Start of Data for this exercise
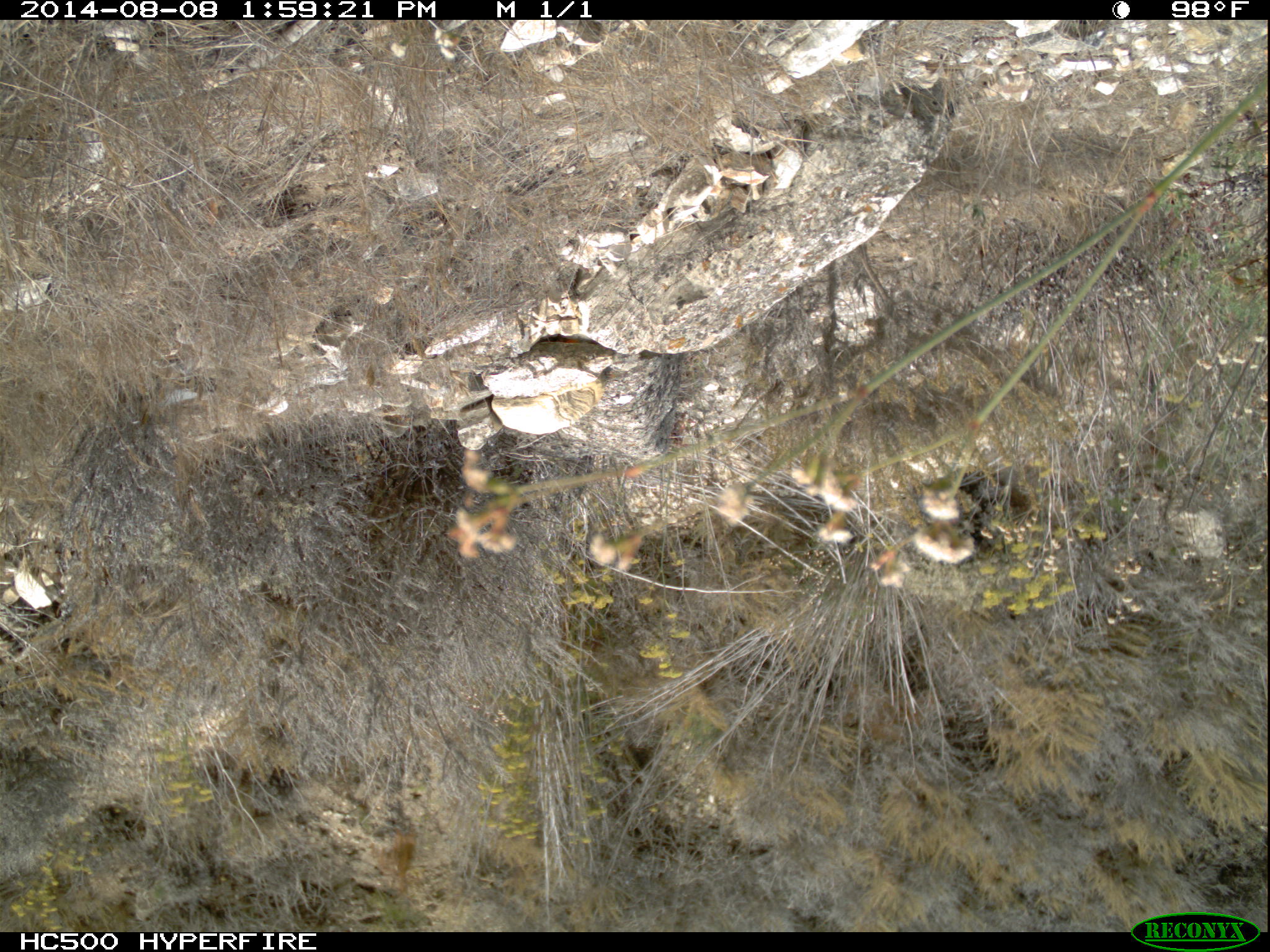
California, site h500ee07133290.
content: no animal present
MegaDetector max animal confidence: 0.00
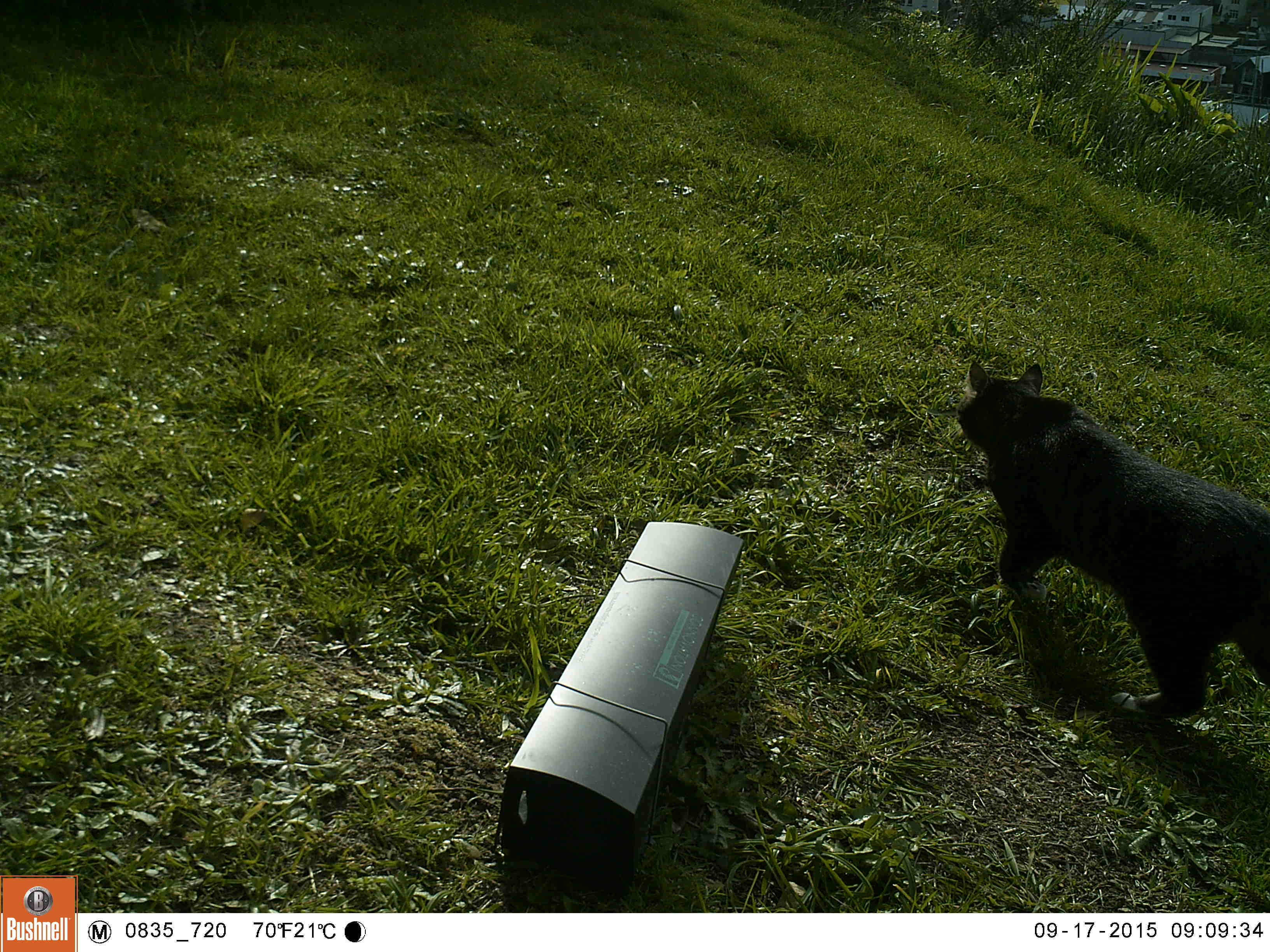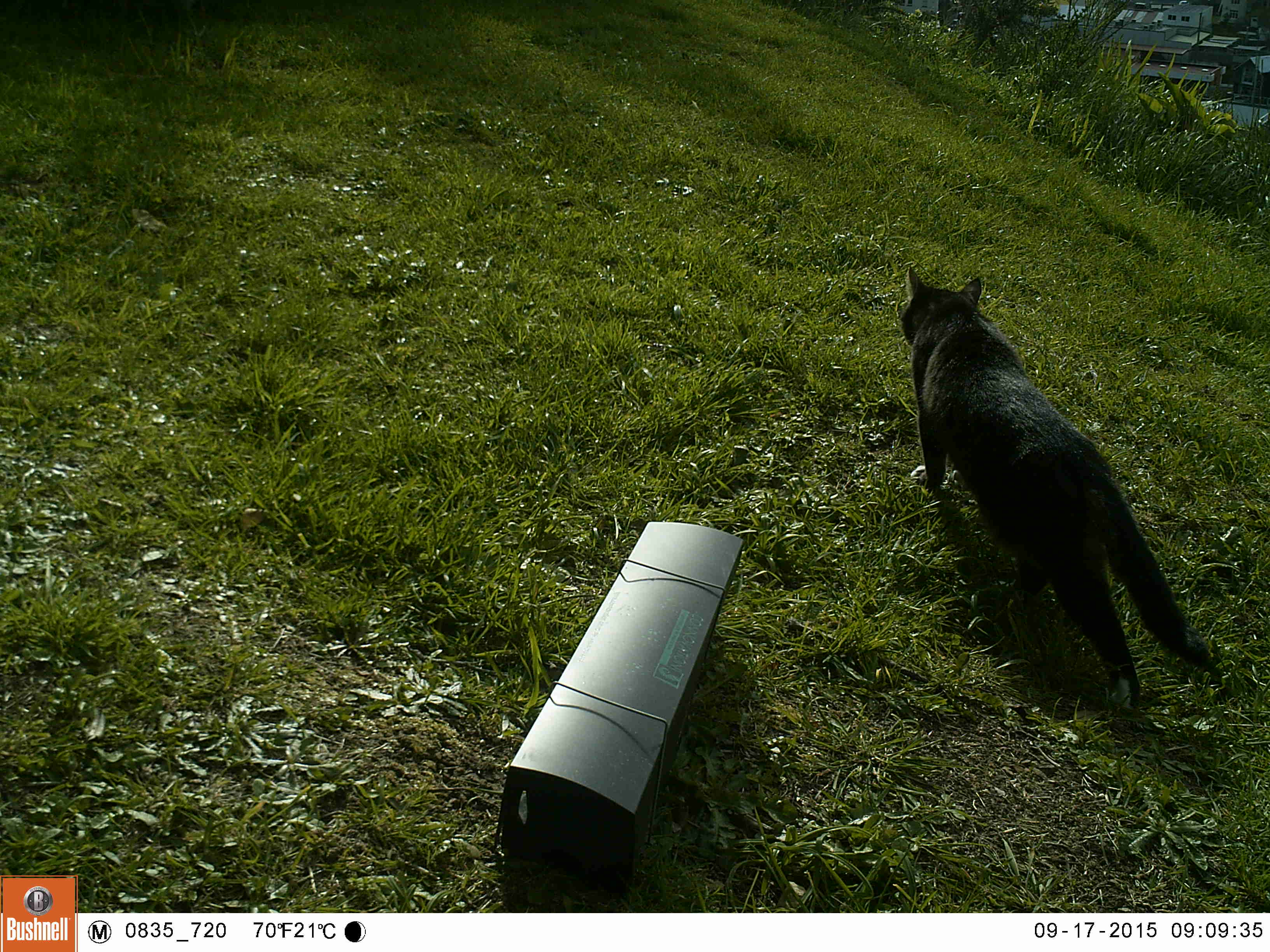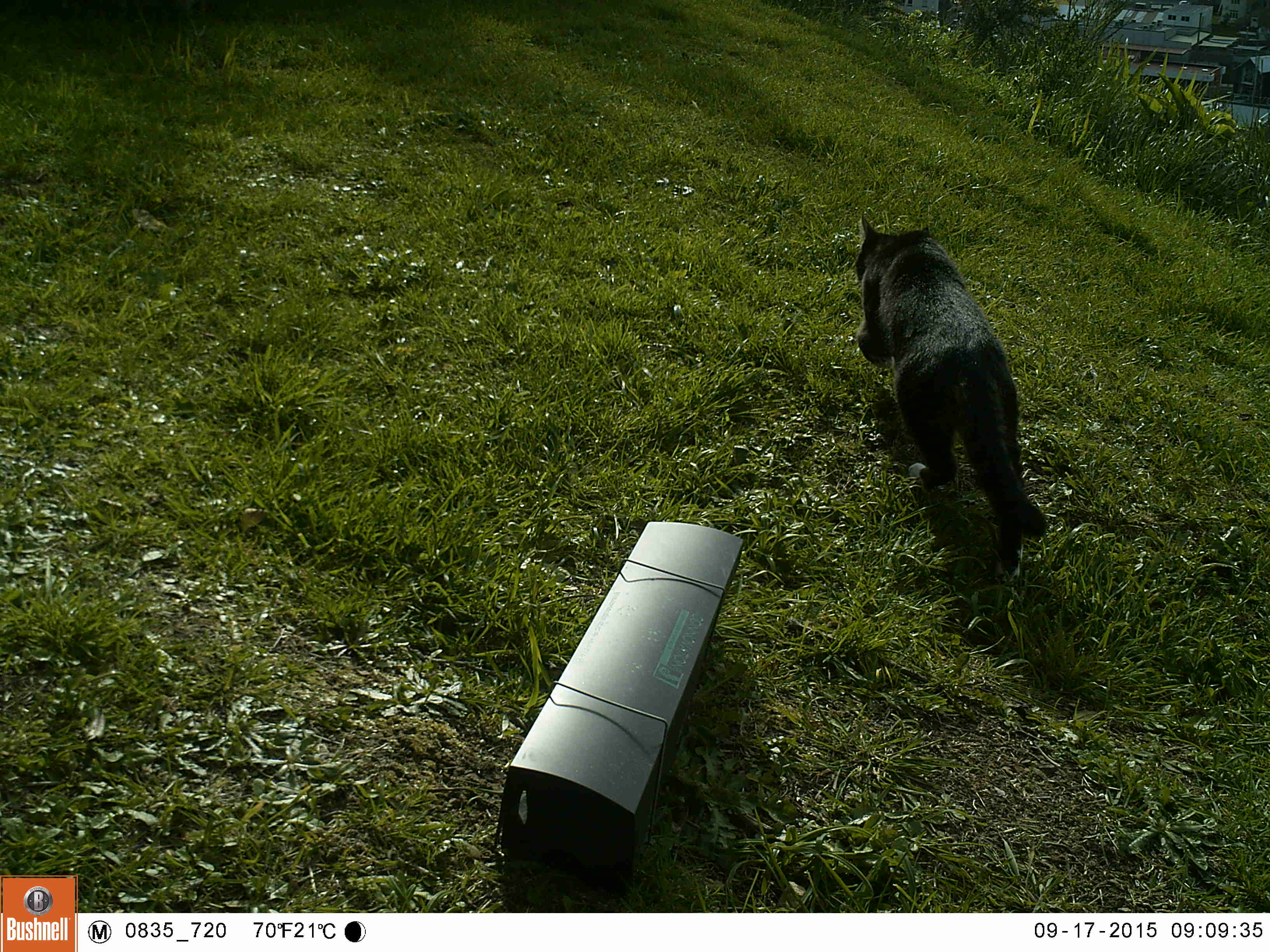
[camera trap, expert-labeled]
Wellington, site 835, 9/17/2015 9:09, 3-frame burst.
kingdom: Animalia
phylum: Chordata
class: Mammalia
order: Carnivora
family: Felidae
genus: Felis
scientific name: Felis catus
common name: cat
End of Data for this exercise
* _Prompt_: Copy each line in the listing where "site" appears.

* _Answer to this problem_:
California, site h500ee07133290.
Wellington, site 835, 9/17/2015 9:09, 3-frame burst.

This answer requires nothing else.